Dojun considered the question. Happy. Such a simple word for such a complex state. In his first life, he’d never been happy—he’d been successful, brilliant, driven, and ultimately dead. In this life, he was sitting on a nursery floor with a Nobel Prize he didn’t care about and a family he’d die for.

“Unbearably,” he said.

“Good.” Hana leaned against his shoulder. “Because the Stockholm ceremony is in December, and I need you happy enough to wear a tuxedo.”

“I hate tuxedos.”

“I know. But you’ll look very handsome, and your son will see photos of it someday and think his father was important.”

“His father is important. He builds the best block towers in Pangyo.”

Junior knocked over the tower. Both parents applauded.

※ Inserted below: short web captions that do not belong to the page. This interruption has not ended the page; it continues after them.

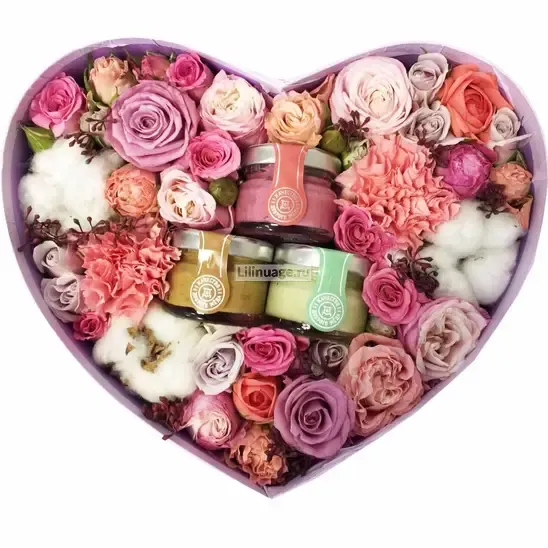 Цветы и макаруны в коробке «Цветы и мед-суфле "Маргарита с клубникой"» - фото 2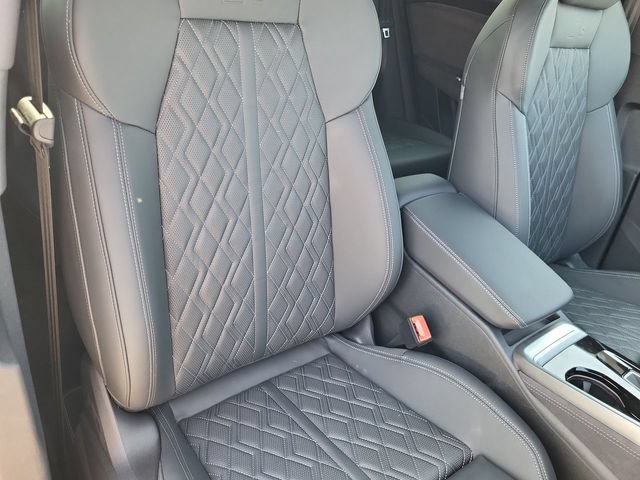 New 2026 Audi SQ5 Premium Plus AWD/4WD image 19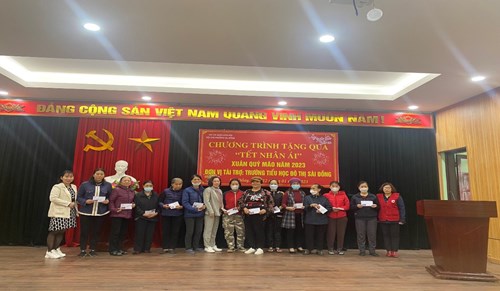 TẾT NHÂN ÁI XUÂN QUÝ MÃO 2023 - Vòng tay yêu thương từ mái trường tiểu học  Đô thị Sài Đồng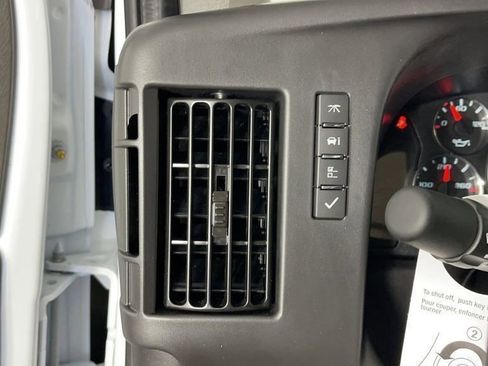 New 2025 Chevrolet Express 2500 Work Van w/ Driver Convenience Package image 29
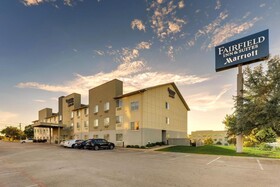 Fairfield Inn & Suites Fort Worth I-30 West Near NAS JRB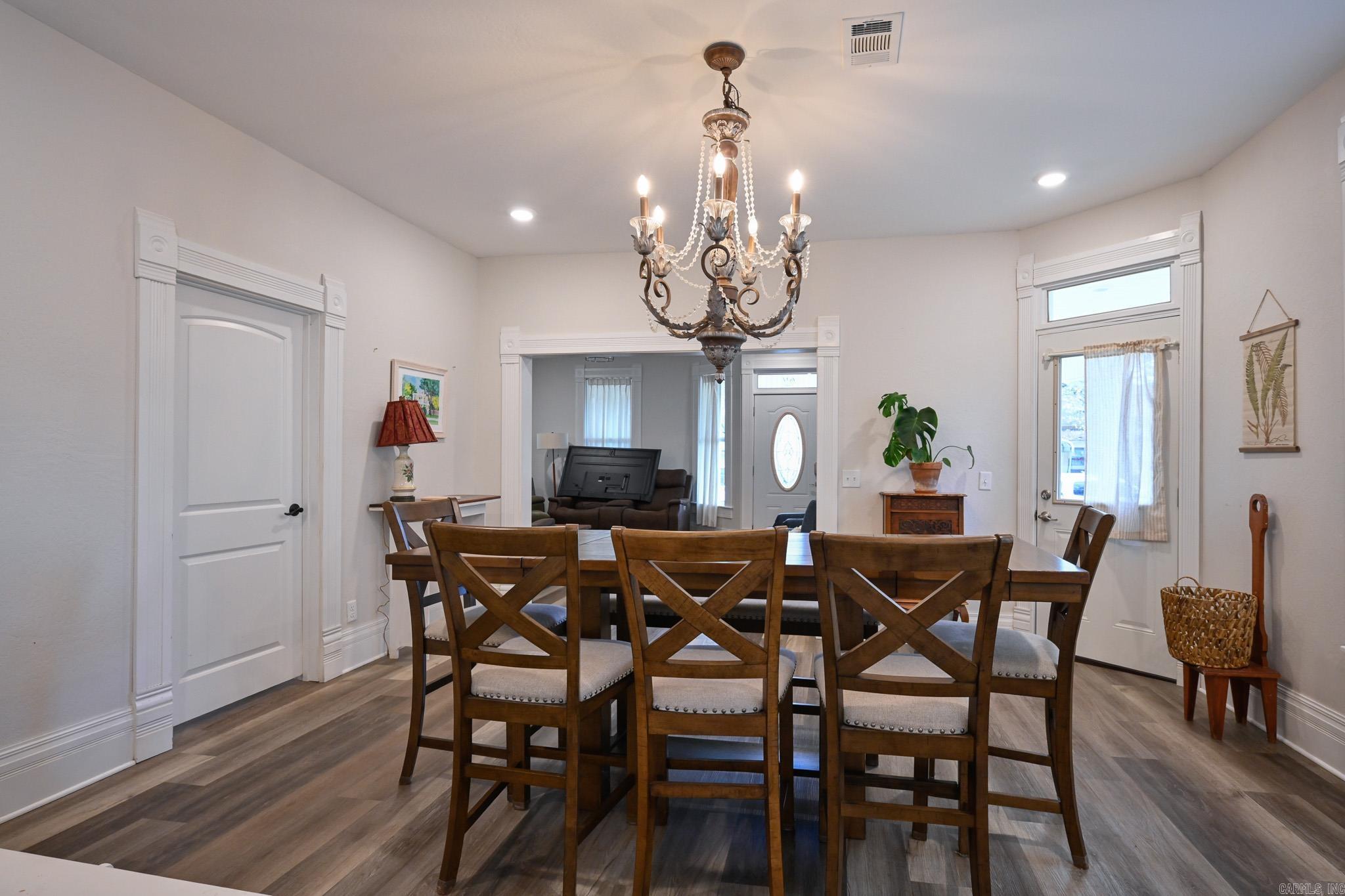 MENA ORIGINAL - Residential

The Nobel ceremony was two months away. Before that, there would be press conferences, interviews, a speech at the United Nations, and a joint presentation with Baek and Yuki at the World AI Safety Summit. There would be praise and criticism and the inevitable backlash from people who believed the alignment problem was overblown. There would be new challenges—scaling Aether, integrating the Mirror Protocol globally, navigating the politics of technology that could reshape civilization.

But tonight, there were blocks. And sweet potatoes. And a family that didn’t need a Nobel Prize to know what mattered.

Dojun picked up a block and placed it carefully on top of the tower his son was rebuilding.

“Higher, Daddy!” Junior demanded.

“As high as you want, buddy. As high as you want.”